■ DATA IN THIS EXERCISE:
-----
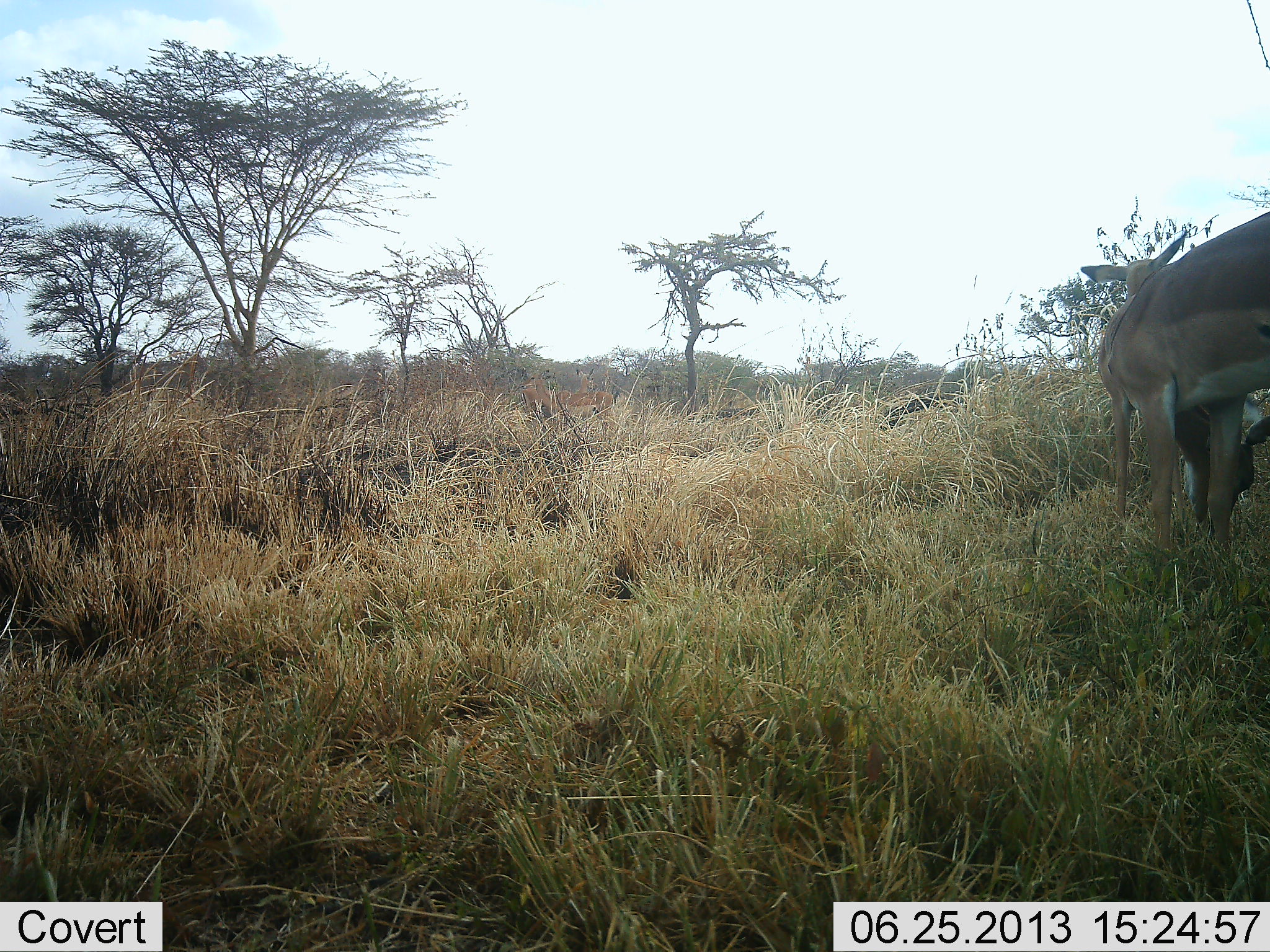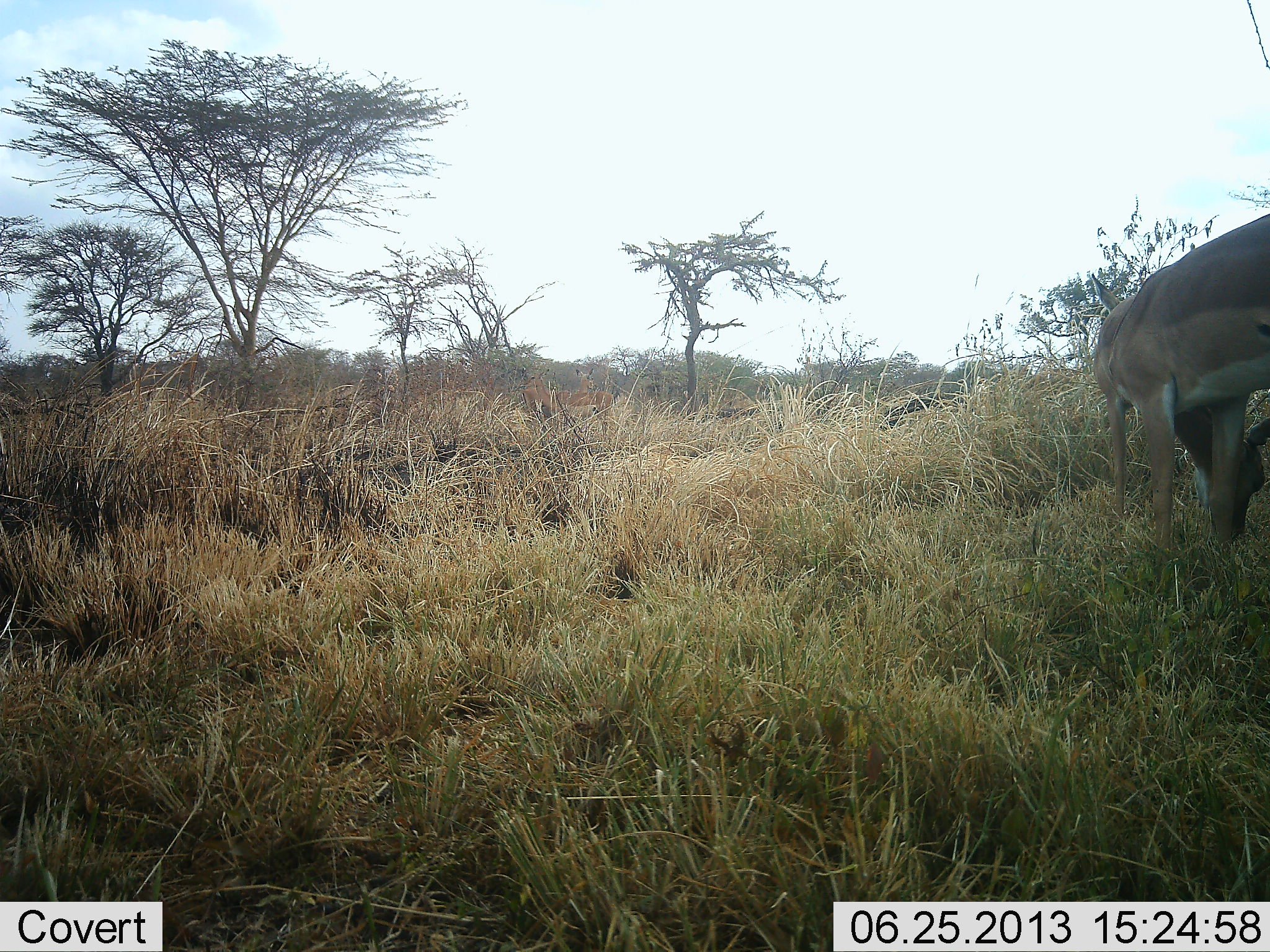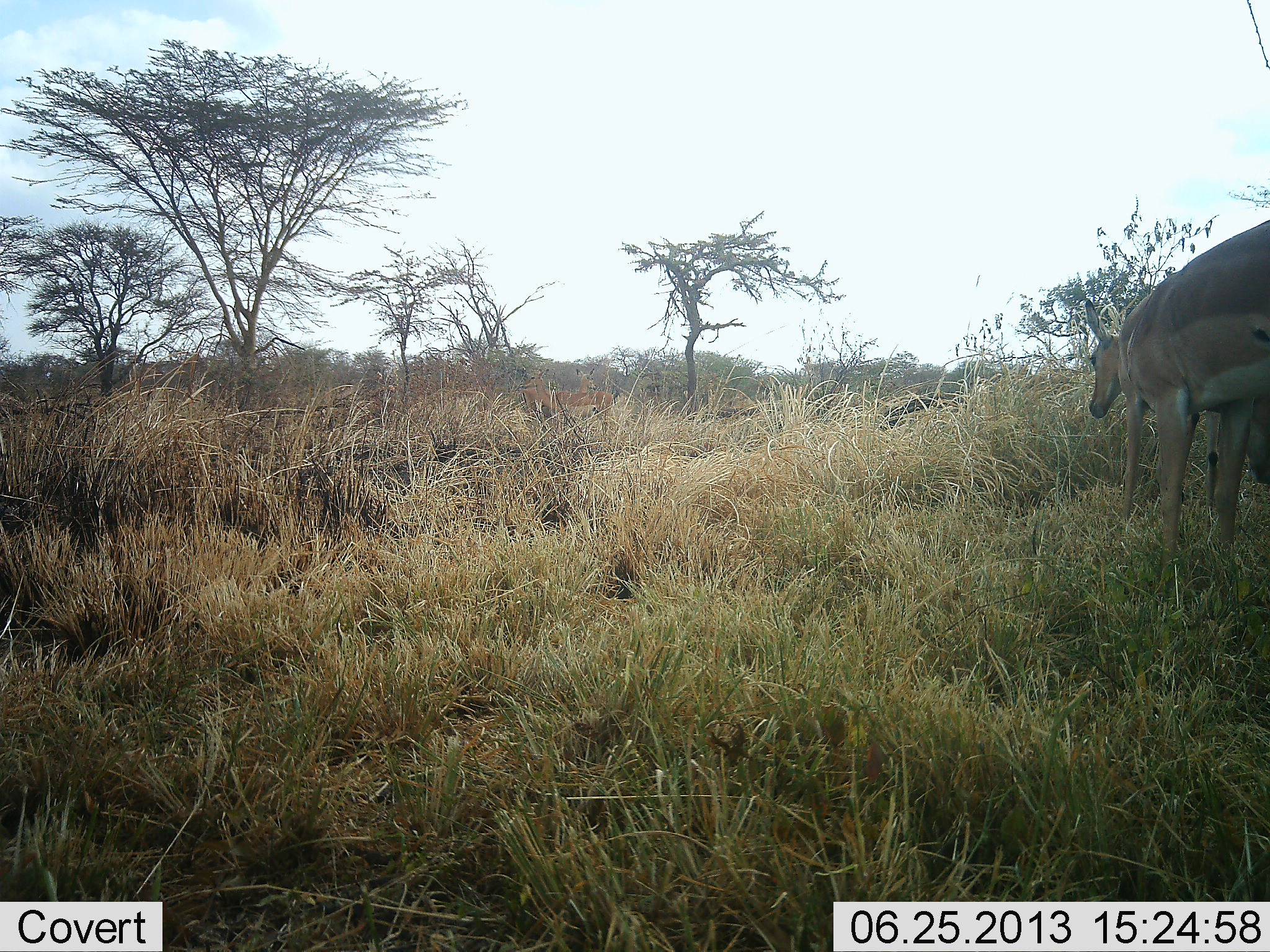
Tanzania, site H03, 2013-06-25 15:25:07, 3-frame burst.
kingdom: Animalia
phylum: Chordata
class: Mammalia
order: Artiodactyla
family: Bovidae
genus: Nanger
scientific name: Nanger granti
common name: grant's gazelle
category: gazellegrants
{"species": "gazellegrants (grant's gazelle) (Nanger granti)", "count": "2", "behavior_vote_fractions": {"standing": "47%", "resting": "0%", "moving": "0%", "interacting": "11%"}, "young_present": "0%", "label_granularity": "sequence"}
-----
Leave the pictures out and reproduce each record exactly as written.

■ EXERCISE RESULT:
Tanzania, site H03, 2013-06-25 15:25:07, 3-frame burst.
kingdom: Animalia
phylum: Chordata
class: Mammalia
order: Artiodactyla
family: Bovidae
genus: Nanger
scientific name: Nanger granti
common name: grant's gazelle
category: gazellegrants
{"species": "gazellegrants (grant's gazelle) (Nanger granti)", "count": "2", "behavior_vote_fractions": {"standing": "47%", "resting": "0%", "moving": "0%", "interacting": "11%"}, "young_present": "0%", "label_granularity": "sequence"}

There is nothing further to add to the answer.